6. Detak Jantung Durjana

407 108 46
                                    

Aku menyambut pagi dengan mengendarai Mimi, si Lamborghini pink kesayanganku, ke butik. Berkali-kali tanganku menggeser poni-poni agar terlihat estetis melalui kaca spion Mimi. Pokoknya hari ini aku harus terlihat tampan, tentu seperti hari-hari lainnya. Di kursi penumpang depan, ada dua beanies yang sudah kurajut semalam suntuk untuk hadiah kesuksesan proyek pertama Hana. Dia pernah bilang suka handmade.

Eh, ya ampun, ngapain aku senyum-senyum gini? Kayaknya aku mulai gila. Sadar Angga, apa yang kamu pikirin, sih? Hih!

Kuparkirkan Mimi di tempat parkir khusus milik Mānawibhawa. Setelah memastikan Mimi terparkir dengan benar, kuambil beanies warna maroon dan hitam yang sudah kuletakkan di goodie bag lalu bergerak ke ruanganku.

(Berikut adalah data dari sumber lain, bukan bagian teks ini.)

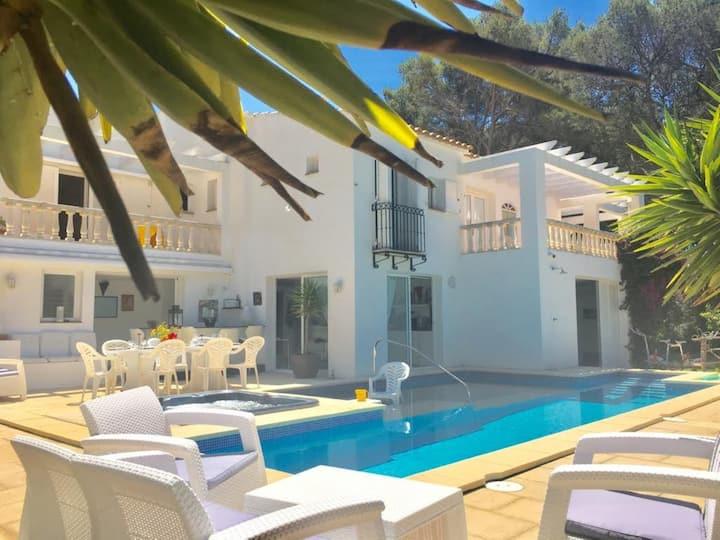 Magnifique villa Alexia - Piscine privée - Jacuzzi - Jardin - Terrasses - Plage - Golf - Wi-Fi - A/C - Parking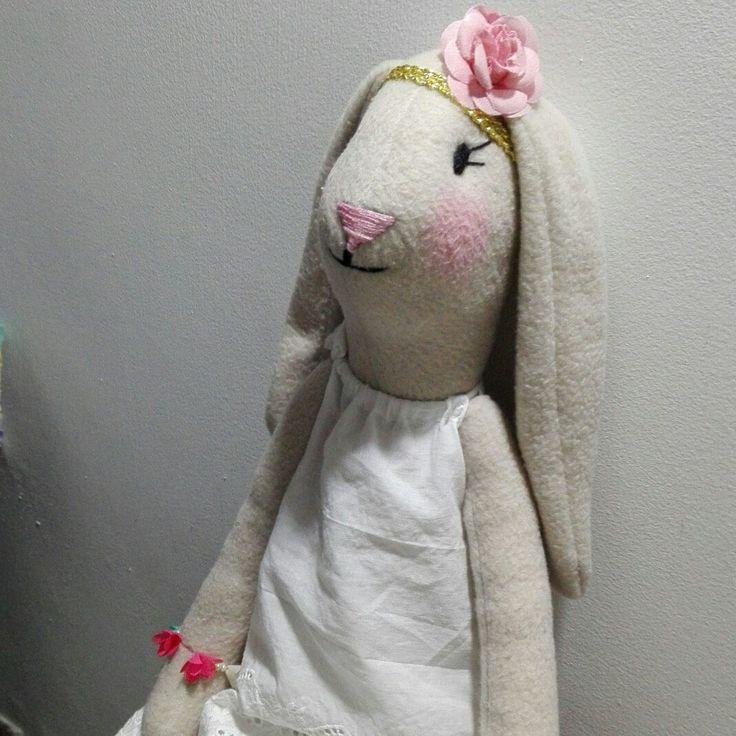 Hermosas Conejas hechas a mano ❤ se visten a elección , se entregan en 3 días . Envíos seguros a toda Colombia .  3116385442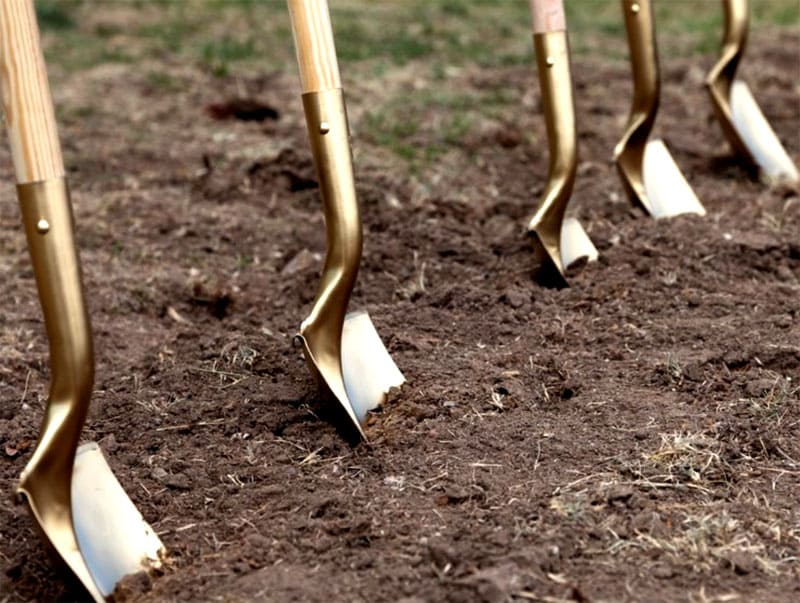 ФОТО: nastroy.net Если копать землю слишком глубоко, нарушится её естественное состояние и баланс микроорганизмов
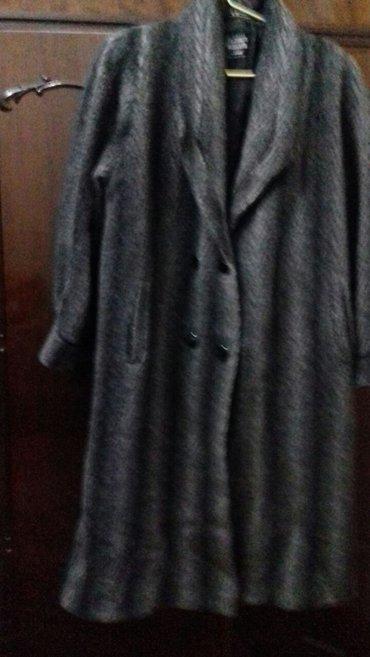 Gəncə şəhərində Palto-rengi boz boyuk beden
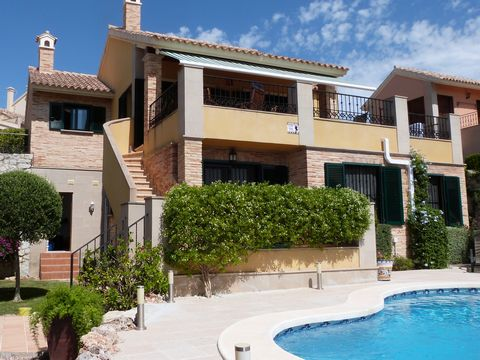 """Superb 3 Bedroom House For Sale in Calle Almoradi Spain Euroresales Property ID- 9825826 Property Information: Here we have an AMAZING OPPORTUNITY to purchase a BEAUTIFUL """"DENIA"""" style DETACHED VILLA on one of the most sought after locations on La Fi..."""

Dia sudah sampai belum, ya? Hihihi, dia pasti kaget, deh, aku bikinin ginian. Pasti lucuk, deh, kalau lihat dia pakai beanies dengan rambut pendeknya itu. Kututup mulutku menahan senyum semringah yang tidak bisa kutahan. Hihihi, pokoknya dia pasti kaget.

"Mas Angga!"

"Bajibret!" Aku melompat ke samping dan melihat siapa yang memanggilku. "Ya Tuhan Hana, kenapa sih kamu tuh, kalau enggak kepala doang muncul di balik pintu, tiba-tiba muncul di balik badan? Kikan ngajarin apa sih ke kamu tuh?"

"Maaf. Habisnya ekspresi Mas Angga berubah-ubah tiap lima detik." Hana meringis sambil berjalan menyejajari langkahku.

Hari ini dia mengenakan hoodie putih dengan kantong besar di depan dan celana jeans belel berwarna hitam yang bolong-bolong di bagian paha. Membuat kulit mulus di bagian itu terpampang jelas. Fashion sense anak ini bagus juga.

"Ini." Aku memberikan goodie bag  yang ada di tanganku ke Hana sambil mengerucutkan mulut. Sebel, ih!  "Hadiah keberhasilan proyek kemarin. Awas loh ya kalau dibuang, aku udah capek banget bikinnya enggak tidur semaleman."

Hana tersenyum menerimanya dari tanganku lalu mengambil salah satu beanies itu. Dia langsung mengenakan beanies yang berwarna hitam hingga menutupi rambut pendeknya. Penampilannya tampak manis.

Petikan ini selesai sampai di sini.